Start of PASSAGE

By Ryan LavnerJuly 16, 2018, 3:45 pm

CARNOUSTIE, Scotland – One course came to mind when Padraig Harrington arrived on property and saw a firm, fast and yellow Carnoustie.

Hoylake in 2006.

That's when Tiger Woods avoided every bunker, bludgeoned the links with mid-irons and captured the last of his three Open titles.

So Harrington was asked: Given the similarity in firmness between Carnoustie and Hoylake, can Tiger stir the ghosts this week?

Full coverage of the 147th Open Championship

“I really don’t know,” Harrington said Monday. “He’s good enough to win this championship, no doubt about it. I don’t think he could play golf like the way he did in 2006. Nobody else could have tried to play the golf course the way he did, and nobody else could have played the way he did. I suspect he couldn’t play that way now, either. But I don’t know if that’s the strategy this week, to lay up that far back.”

With three days until the start of this championship, that’s the biggest question mark for Harrington, the 2007 winner here. He doesn’t know what his strategy will be – but his game plan will need to be “fluid.” Do you attack the course with driver and try to fly the fairway bunkers? Or do you attempt to lay back with an iron, even though it’s difficult to control the amount of run-out on the baked-out fairways and bring the bunkers into play?

“The fairways at Hoylake are quite flat, even though they were very fast,” Harrington said. “There’s a lot of undulations in the fairways here, so if you are trying to lay up, you can get hit the back of a slope and kick forward an extra 20 or 30 yards more than you think. So it’s not as easy to eliminate all the risk by laying up.”

End of PASSAGE

• PROBLEMS AND TASKS:
1 > List every person named in the Carnoustie article.
2 > Retype the stretch of the Carnoustie article from "By Ryan LavnerJuly" through "ghosts this week?".
These entries were drawn from a separate source.

Start of DATA PROVIDED

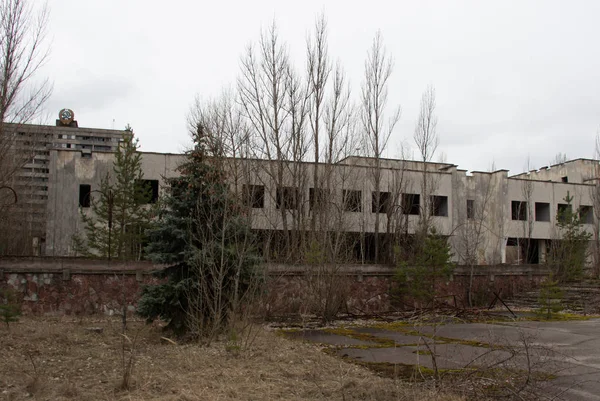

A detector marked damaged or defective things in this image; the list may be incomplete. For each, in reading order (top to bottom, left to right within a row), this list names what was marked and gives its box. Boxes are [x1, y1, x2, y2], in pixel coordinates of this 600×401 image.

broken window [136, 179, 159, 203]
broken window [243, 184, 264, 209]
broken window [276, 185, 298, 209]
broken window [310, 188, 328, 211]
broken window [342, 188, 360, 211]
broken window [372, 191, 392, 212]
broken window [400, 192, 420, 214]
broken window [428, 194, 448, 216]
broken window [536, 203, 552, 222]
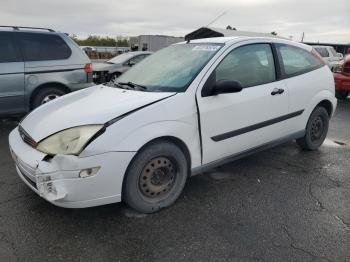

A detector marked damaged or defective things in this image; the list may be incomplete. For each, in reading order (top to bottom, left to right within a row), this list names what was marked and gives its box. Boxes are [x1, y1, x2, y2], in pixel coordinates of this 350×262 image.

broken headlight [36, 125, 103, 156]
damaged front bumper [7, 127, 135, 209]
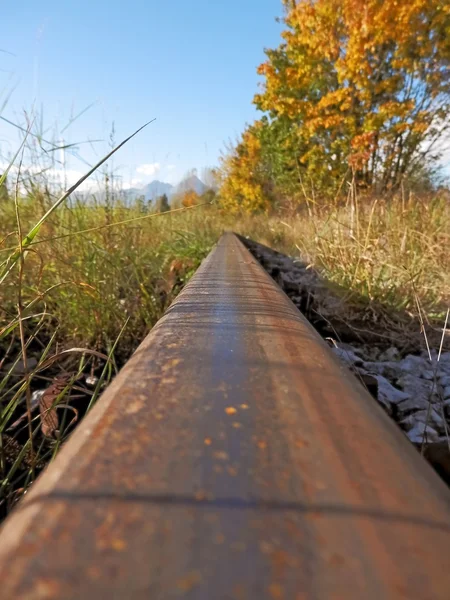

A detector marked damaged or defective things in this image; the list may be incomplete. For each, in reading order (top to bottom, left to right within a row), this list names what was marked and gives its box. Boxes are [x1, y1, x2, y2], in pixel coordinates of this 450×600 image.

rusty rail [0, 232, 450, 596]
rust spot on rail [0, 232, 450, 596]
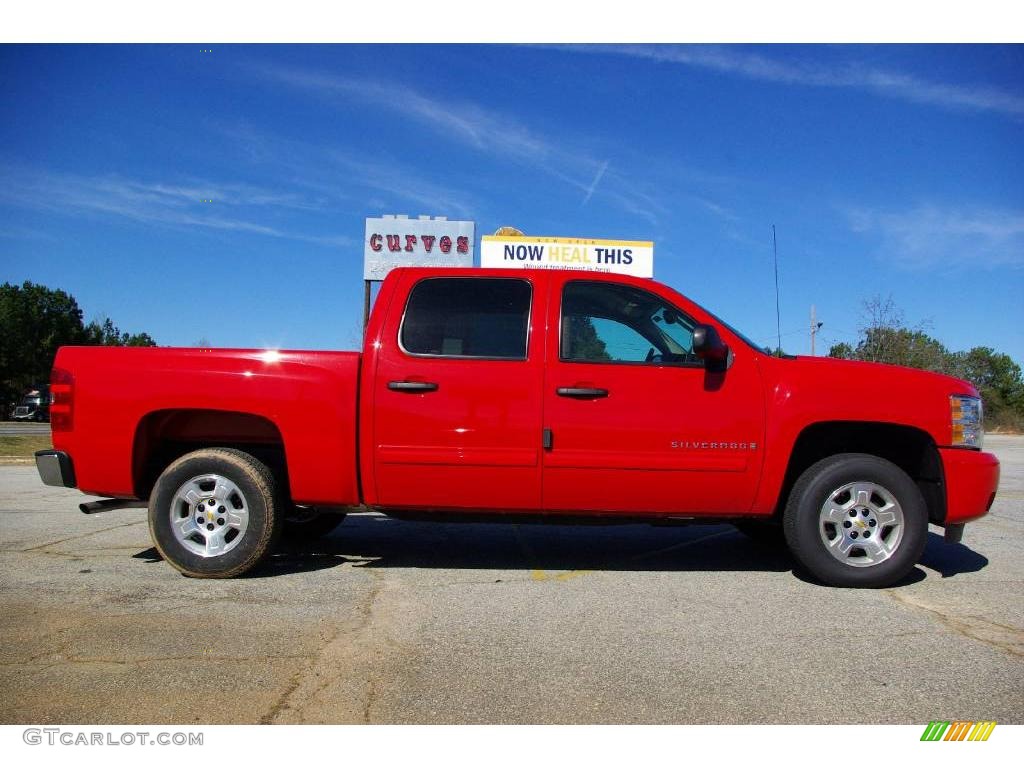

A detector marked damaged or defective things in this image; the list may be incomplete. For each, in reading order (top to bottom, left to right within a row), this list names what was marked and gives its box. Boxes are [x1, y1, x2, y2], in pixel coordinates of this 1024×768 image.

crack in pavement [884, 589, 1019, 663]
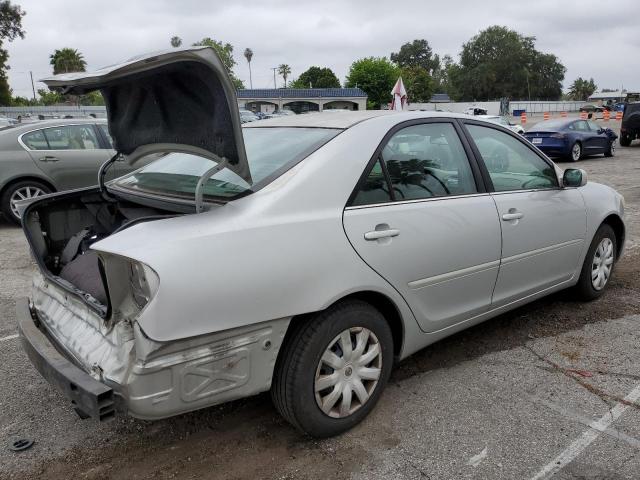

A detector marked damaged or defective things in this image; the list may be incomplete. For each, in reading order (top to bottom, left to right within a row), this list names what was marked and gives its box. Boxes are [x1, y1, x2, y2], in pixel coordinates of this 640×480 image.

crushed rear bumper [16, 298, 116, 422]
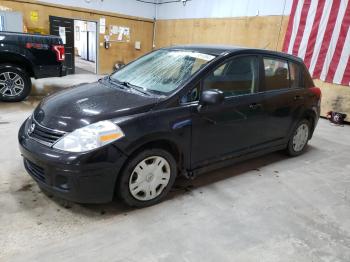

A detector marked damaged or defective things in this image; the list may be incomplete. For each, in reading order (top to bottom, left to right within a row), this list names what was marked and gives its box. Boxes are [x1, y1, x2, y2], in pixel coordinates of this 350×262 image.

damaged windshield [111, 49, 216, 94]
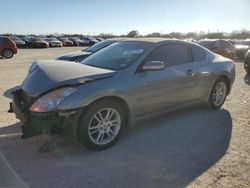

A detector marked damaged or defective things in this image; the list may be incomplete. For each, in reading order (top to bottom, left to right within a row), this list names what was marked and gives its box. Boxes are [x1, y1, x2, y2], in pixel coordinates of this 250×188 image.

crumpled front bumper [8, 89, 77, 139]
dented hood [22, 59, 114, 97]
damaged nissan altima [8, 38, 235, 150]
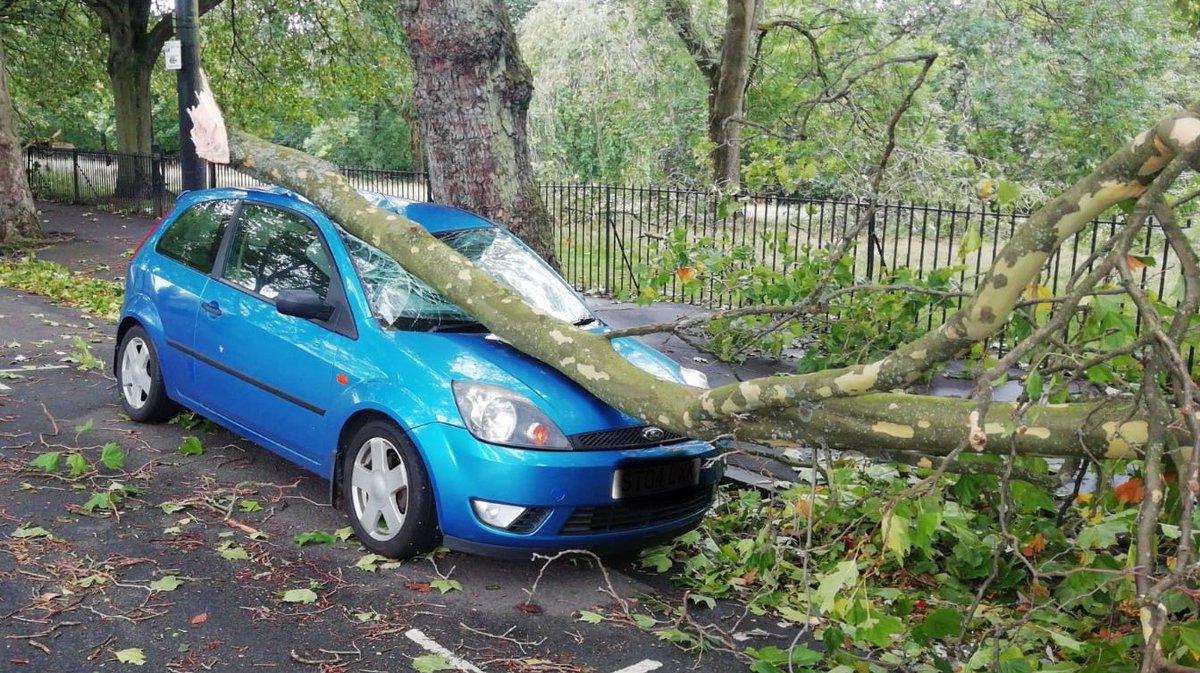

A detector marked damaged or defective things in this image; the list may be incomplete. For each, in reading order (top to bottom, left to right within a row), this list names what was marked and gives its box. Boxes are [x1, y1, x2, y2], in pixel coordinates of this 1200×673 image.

End of DATA PROVIDED

• REPLIES:
1 > Ryan Lavner, Padraig Harrington, Tiger Woods

2 >
By Ryan LavnerJuly 16, 2018, 3:45 pm

CARNOUSTIE, Scotland – One course came to mind when Padraig Harrington arrived on property and saw a firm, fast and yellow Carnoustie.

Hoylake in 2006.

That's when Tiger Woods avoided every bunker, bludgeoned the links with mid-irons and captured the last of his three Open titles.

So Harrington was asked: Given the similarity in firmness between Carnoustie and Hoylake, can Tiger stir the ghosts this week?